##### PROVIDED INFORMATION
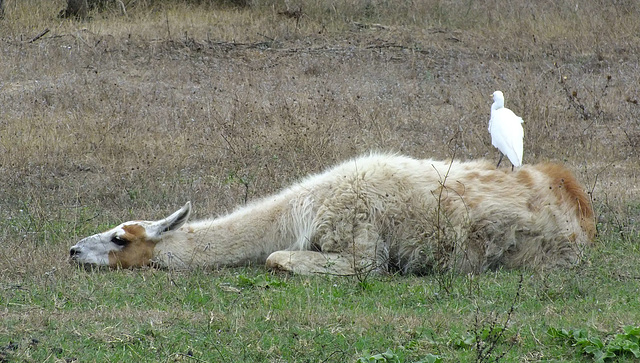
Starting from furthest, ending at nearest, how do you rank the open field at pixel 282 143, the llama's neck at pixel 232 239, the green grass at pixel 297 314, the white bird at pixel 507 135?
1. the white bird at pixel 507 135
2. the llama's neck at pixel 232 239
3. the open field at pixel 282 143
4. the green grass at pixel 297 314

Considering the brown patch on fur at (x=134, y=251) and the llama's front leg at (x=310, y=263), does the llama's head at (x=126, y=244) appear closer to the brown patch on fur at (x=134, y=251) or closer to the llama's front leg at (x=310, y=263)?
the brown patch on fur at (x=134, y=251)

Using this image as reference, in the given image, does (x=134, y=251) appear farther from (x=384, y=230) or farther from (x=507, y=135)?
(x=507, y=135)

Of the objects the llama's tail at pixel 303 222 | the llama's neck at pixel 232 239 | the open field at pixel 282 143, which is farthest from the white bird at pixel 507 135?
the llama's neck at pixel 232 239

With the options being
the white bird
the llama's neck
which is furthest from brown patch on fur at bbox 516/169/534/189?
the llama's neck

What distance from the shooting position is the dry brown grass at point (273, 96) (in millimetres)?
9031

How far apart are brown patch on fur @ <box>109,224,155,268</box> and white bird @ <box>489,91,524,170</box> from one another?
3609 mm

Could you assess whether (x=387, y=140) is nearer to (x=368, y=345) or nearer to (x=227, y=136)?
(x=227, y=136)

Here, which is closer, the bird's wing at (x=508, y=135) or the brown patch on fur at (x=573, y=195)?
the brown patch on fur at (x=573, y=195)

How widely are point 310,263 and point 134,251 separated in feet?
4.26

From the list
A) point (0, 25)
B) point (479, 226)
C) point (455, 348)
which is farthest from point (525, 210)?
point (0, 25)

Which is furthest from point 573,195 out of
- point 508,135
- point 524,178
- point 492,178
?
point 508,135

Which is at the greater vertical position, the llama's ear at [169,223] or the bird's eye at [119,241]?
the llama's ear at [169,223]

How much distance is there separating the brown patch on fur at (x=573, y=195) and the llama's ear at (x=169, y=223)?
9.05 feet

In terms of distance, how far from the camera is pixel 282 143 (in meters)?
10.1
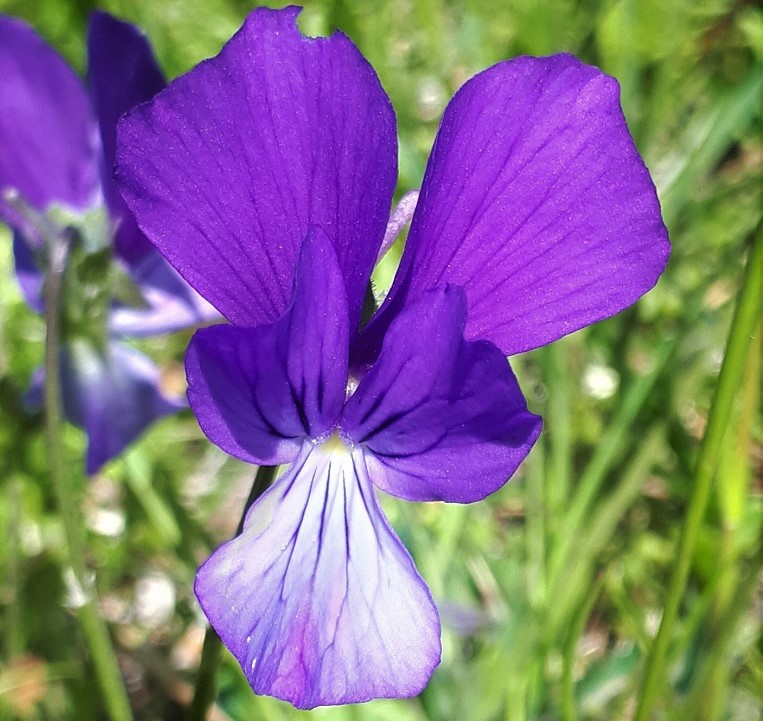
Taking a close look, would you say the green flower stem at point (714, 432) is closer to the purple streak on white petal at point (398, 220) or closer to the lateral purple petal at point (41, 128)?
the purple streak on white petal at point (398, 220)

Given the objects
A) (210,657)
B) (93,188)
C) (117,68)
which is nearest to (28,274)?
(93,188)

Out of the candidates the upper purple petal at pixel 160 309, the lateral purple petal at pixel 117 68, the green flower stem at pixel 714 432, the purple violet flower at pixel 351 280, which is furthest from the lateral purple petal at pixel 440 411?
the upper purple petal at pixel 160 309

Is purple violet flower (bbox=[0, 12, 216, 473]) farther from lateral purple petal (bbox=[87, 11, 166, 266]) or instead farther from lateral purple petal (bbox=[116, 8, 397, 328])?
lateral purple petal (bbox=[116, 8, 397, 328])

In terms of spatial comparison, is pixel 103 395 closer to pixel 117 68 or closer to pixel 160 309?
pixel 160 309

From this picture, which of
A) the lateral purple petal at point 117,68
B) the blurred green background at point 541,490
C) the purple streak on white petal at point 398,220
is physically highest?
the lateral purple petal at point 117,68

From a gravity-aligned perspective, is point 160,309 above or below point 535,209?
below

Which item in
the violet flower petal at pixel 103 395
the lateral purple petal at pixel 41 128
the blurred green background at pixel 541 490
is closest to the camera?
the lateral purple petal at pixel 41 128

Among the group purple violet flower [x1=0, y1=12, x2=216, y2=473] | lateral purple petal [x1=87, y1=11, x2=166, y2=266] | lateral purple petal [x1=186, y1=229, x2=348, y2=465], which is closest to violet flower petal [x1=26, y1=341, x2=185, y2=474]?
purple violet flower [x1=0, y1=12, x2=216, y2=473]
##########
##### PROVIDED INFORMATION
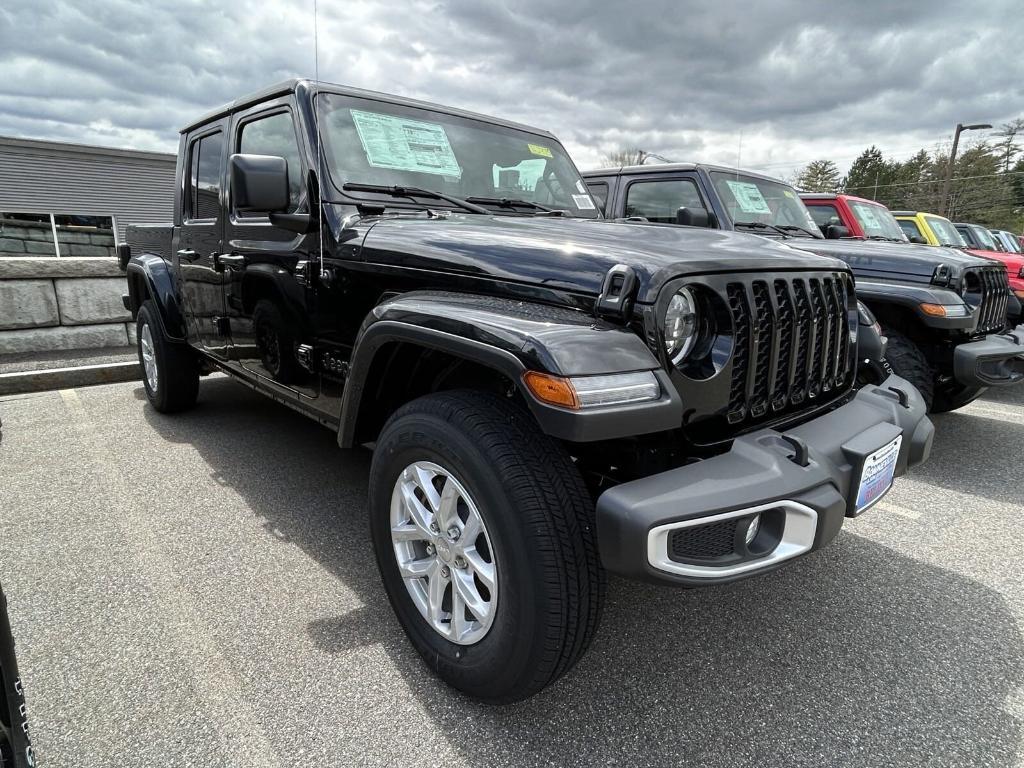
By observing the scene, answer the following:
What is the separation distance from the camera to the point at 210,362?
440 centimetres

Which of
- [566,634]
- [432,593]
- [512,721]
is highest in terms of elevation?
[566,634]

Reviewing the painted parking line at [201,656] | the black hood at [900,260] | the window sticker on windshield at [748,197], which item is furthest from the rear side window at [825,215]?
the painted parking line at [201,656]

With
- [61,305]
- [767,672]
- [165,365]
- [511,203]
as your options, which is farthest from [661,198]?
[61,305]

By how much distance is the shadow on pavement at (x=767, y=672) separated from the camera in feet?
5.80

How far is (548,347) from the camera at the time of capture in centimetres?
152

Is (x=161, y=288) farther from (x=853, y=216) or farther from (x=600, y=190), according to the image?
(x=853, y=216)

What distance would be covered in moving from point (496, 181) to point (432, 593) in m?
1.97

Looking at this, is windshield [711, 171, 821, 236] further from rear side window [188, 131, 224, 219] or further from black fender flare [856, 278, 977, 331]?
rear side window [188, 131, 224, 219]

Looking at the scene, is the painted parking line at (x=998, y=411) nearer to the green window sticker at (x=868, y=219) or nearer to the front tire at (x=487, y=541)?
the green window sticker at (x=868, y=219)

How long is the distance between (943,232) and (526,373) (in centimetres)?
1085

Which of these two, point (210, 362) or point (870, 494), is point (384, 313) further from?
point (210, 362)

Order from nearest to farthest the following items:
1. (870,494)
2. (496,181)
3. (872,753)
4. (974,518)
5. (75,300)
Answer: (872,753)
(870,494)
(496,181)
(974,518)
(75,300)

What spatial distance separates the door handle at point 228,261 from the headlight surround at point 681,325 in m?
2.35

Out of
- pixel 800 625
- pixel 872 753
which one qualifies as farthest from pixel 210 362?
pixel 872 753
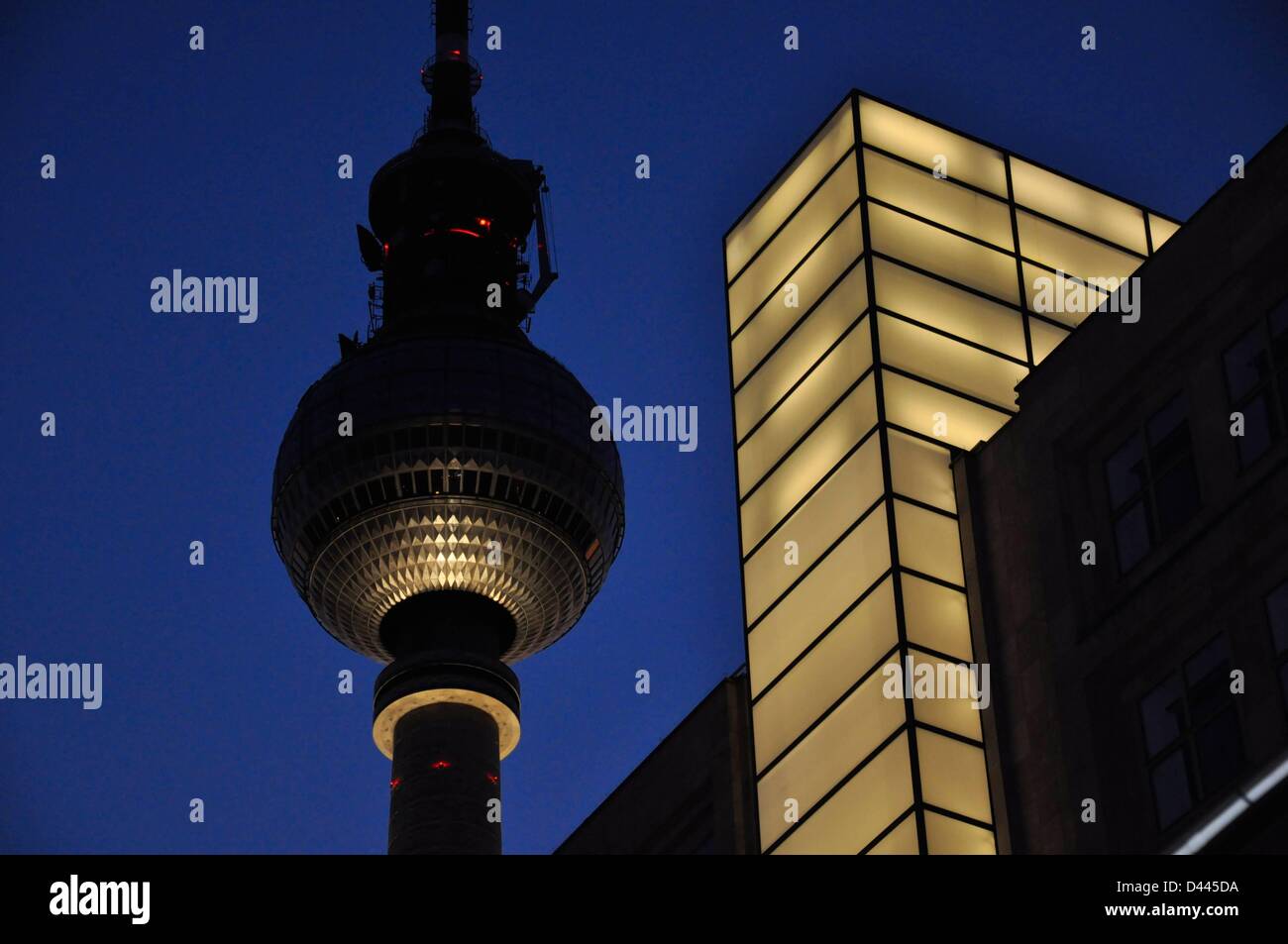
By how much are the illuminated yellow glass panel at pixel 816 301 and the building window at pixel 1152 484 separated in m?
##########
##### PROVIDED INFORMATION
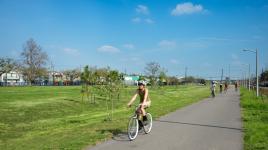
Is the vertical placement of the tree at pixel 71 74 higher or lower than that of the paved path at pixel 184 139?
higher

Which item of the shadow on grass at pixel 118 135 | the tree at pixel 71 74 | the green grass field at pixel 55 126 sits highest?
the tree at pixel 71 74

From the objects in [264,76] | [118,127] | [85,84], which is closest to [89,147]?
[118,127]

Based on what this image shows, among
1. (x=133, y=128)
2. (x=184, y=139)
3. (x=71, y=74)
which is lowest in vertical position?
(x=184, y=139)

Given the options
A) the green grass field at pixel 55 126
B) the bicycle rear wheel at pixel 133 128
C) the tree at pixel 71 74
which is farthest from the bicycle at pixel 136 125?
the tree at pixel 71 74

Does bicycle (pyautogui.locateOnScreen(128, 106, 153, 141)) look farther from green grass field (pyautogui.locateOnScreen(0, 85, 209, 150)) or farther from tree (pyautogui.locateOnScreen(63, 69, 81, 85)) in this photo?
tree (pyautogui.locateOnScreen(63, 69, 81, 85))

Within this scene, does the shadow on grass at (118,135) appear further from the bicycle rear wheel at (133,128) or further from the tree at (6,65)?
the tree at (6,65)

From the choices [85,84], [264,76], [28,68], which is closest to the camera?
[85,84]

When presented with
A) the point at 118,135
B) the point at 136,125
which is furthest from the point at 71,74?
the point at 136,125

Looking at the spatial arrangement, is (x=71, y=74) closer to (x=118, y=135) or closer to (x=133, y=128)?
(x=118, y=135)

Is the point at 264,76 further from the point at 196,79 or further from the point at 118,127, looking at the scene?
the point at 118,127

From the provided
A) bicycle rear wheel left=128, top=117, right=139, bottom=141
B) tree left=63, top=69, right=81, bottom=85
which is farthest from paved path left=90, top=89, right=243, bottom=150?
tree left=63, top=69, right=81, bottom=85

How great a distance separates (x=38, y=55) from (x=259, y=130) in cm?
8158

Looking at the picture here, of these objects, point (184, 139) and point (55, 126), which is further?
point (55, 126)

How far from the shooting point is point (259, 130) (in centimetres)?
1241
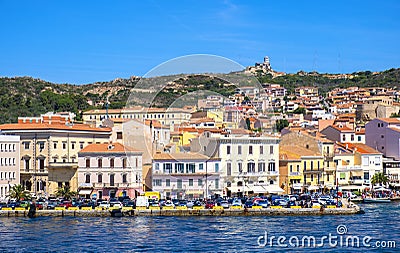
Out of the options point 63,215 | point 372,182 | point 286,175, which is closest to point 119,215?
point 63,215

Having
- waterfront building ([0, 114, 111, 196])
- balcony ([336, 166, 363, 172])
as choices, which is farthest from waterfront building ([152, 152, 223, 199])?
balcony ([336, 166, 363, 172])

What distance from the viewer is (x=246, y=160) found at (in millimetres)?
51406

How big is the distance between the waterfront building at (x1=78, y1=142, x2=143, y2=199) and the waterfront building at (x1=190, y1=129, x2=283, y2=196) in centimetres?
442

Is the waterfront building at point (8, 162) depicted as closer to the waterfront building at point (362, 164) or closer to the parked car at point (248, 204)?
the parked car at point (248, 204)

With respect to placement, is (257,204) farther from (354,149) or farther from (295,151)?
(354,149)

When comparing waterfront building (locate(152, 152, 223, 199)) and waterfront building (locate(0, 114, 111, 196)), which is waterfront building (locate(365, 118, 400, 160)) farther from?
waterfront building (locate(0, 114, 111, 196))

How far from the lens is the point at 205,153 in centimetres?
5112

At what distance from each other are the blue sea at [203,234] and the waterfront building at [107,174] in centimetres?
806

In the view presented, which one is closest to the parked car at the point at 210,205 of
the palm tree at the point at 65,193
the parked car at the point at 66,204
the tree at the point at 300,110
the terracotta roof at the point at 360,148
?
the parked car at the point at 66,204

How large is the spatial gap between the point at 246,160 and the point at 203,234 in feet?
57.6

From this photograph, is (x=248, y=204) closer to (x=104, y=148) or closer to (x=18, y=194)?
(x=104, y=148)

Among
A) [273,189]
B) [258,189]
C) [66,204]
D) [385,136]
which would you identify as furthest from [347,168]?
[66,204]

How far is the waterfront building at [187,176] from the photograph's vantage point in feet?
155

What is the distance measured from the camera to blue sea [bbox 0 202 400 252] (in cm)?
##########
GOAL OF THE EXERCISE: Could you reproduce the rows from the line with "Starting from furthest, ending" up to and including the line with "4. the green grass at pixel 297 314", swapping "furthest" for "farthest" and keeping everything else the same?

EXERCISE OUTPUT:
Starting from farthest, ending at nearest, how do you rank the open field at pixel 282 143, the llama's neck at pixel 232 239, the green grass at pixel 297 314, the white bird at pixel 507 135?
1. the white bird at pixel 507 135
2. the llama's neck at pixel 232 239
3. the open field at pixel 282 143
4. the green grass at pixel 297 314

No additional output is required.